# [PAGE TEXT]

● ● ● ● ●

( 2015-present )  

Anisotropic Modeling of Electro-mechanical Brick Assemblies (AMOEBA), is a 3D CAD and simulation tool for modular robotics. In this tool, users construct assemblies of functional bricks and simulate their electronic and mechanical behaviors. AMOEBA primarily serves as a research tool for quickly simulating assemblies of "digital material" parts that we are developing at CBA, however, in building this tool I was also thinking about how to package structural analysis in a form that would be appealing and accessible to novice users - where models could be built and meaningfully simulated in a matter of minutes with no prior experience.

I'm working on a large refactor of this codebase and hope to release a stable version soon. A semi-functioning demo is available here.

Simulation of a gripper mechanism made from structural bricks, 1 DOF bending flexures, and shear actuators.

An offshoot of this work is a collaboration with E-Line Media on a game exploring an aspirational future where digital materials are used to construct nearly everything. In the game, players construct assemblies from functional blocks in an open-ended sandbox environment and in more directed challenges. We envision a large component of gameplay revolves around constructing robots, operating them, and using them to shape the surrounding environment.

The game will extend concepts from AMOEBA through realtime user interaction. For example, actuators in the game can be mapped to the keyboard and other gaming controllers so players can operate their robots live. Using these controls, players test the agility and speed of their robot in arena challenges, drawing inspiration from the competitions of FIRST Robotics.

● ● ● ● ●

# [DATA SECTION]
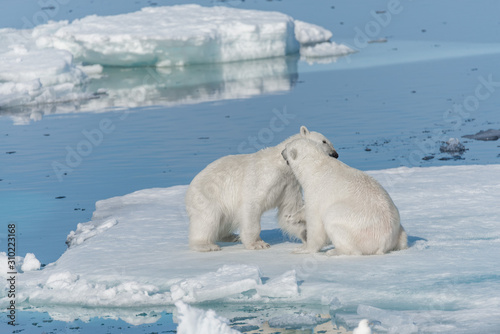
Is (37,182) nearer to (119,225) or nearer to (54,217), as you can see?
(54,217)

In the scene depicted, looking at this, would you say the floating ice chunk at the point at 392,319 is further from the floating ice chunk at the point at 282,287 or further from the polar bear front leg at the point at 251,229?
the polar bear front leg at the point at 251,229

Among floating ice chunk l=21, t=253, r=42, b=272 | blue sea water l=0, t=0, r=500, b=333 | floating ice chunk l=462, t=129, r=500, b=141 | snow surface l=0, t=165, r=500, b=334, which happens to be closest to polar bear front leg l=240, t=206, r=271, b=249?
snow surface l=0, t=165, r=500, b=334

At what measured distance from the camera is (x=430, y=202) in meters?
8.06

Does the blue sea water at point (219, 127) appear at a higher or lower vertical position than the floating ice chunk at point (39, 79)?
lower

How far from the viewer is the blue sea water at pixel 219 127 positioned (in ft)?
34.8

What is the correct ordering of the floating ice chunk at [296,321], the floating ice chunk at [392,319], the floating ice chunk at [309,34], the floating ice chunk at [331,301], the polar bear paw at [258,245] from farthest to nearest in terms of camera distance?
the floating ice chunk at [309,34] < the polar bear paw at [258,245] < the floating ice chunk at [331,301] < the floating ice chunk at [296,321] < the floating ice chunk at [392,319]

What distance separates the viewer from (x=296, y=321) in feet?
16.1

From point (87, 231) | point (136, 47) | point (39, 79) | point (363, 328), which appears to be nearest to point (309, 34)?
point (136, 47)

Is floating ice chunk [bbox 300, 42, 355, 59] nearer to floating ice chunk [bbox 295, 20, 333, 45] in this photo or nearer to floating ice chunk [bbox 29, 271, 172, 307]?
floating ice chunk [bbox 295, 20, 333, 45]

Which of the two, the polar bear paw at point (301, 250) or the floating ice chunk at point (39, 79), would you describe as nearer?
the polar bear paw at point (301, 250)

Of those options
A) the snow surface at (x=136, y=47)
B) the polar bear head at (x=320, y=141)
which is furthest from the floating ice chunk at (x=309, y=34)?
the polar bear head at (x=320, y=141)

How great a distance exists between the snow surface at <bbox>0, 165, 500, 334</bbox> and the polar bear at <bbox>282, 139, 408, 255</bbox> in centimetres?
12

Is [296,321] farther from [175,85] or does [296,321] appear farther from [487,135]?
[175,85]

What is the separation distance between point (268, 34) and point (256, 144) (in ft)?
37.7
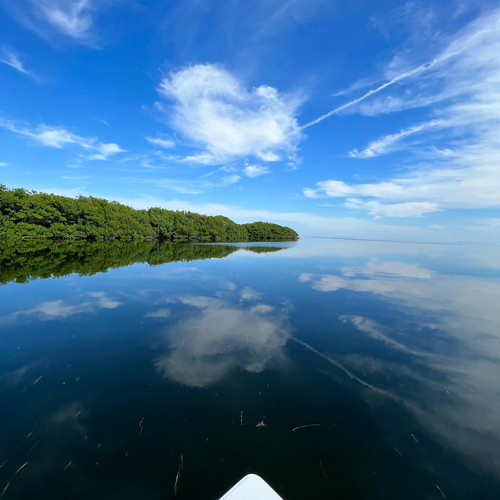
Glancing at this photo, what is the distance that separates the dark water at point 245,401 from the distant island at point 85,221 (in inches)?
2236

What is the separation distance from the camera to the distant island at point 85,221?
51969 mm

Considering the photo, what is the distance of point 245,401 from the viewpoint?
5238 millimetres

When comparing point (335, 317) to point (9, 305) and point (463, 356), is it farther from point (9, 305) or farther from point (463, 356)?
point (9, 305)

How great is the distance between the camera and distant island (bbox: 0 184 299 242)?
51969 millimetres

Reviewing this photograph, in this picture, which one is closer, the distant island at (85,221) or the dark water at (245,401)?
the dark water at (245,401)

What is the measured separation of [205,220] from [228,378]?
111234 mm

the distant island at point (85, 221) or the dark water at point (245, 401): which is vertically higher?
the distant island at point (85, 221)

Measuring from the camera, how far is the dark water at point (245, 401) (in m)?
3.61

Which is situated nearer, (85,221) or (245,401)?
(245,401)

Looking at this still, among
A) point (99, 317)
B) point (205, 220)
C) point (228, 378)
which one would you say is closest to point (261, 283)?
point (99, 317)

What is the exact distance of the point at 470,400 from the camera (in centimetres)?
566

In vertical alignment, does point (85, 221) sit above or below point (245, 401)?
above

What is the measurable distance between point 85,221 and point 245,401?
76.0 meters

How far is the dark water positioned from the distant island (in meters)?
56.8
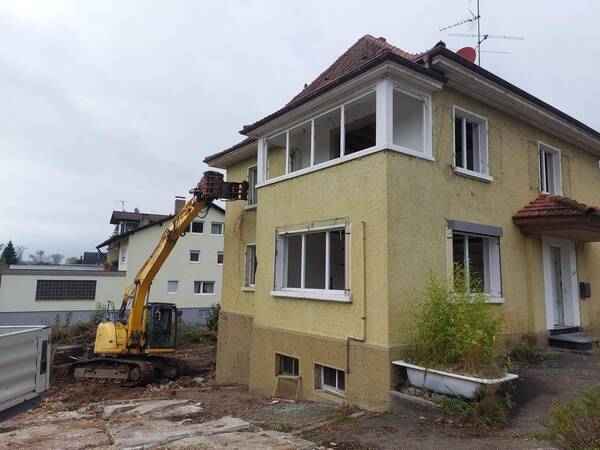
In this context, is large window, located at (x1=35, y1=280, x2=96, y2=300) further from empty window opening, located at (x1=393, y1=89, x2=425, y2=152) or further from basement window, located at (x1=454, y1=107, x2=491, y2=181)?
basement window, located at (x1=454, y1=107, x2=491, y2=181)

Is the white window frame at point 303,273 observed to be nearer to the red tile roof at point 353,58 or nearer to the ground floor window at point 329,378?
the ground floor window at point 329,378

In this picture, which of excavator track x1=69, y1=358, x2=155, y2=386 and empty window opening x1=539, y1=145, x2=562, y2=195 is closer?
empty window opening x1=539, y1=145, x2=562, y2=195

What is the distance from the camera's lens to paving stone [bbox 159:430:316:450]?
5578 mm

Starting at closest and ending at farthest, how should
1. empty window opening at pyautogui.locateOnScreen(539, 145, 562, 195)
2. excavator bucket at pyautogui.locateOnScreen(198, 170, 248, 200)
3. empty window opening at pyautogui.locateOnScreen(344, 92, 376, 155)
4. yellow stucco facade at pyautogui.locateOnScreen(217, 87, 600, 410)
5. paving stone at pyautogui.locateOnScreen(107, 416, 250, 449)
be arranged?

● ● ● ● ●

# [TASKS TO COMPLETE]
1) What does the acronym AMOEBA stand for in the text about the modular robotics tool?
2) Continue the text about the AMOEBA modular robotics tool, starting right after its final sentence.

# [TASK-BY-TASK OUTPUTS]
1) Anisotropic Modeling of Electro-mechanical Brick Assemblies.

2)
Demo of an early version of AMOEBA showing the design and simulation workflow (this version doesn't contain any of the anisotropic flexures of my later version). This work is documented in my Master's Thesis and in the paper Hierarchical Assembly of a Self-Replicating Spacecraft (IEEE Aerospace).

Demo of an even earlier version of AMOEBA, where electronic elements could be placed, simulated, and then toolpathed for automated assembly. The app connects directly to the machine through a serial interface (via nodejs) to send out G-Code motion commands. This work is documented in the paper Automated Assembly of Digital Materials (Proceedings of the 2016 Manufacturing Science and Engineering Conference).

An early version of AMOEBA with three of the machines that it communicates with to control assembly processes.

Another exploration into using this tool to design nano structures from DNA bricks.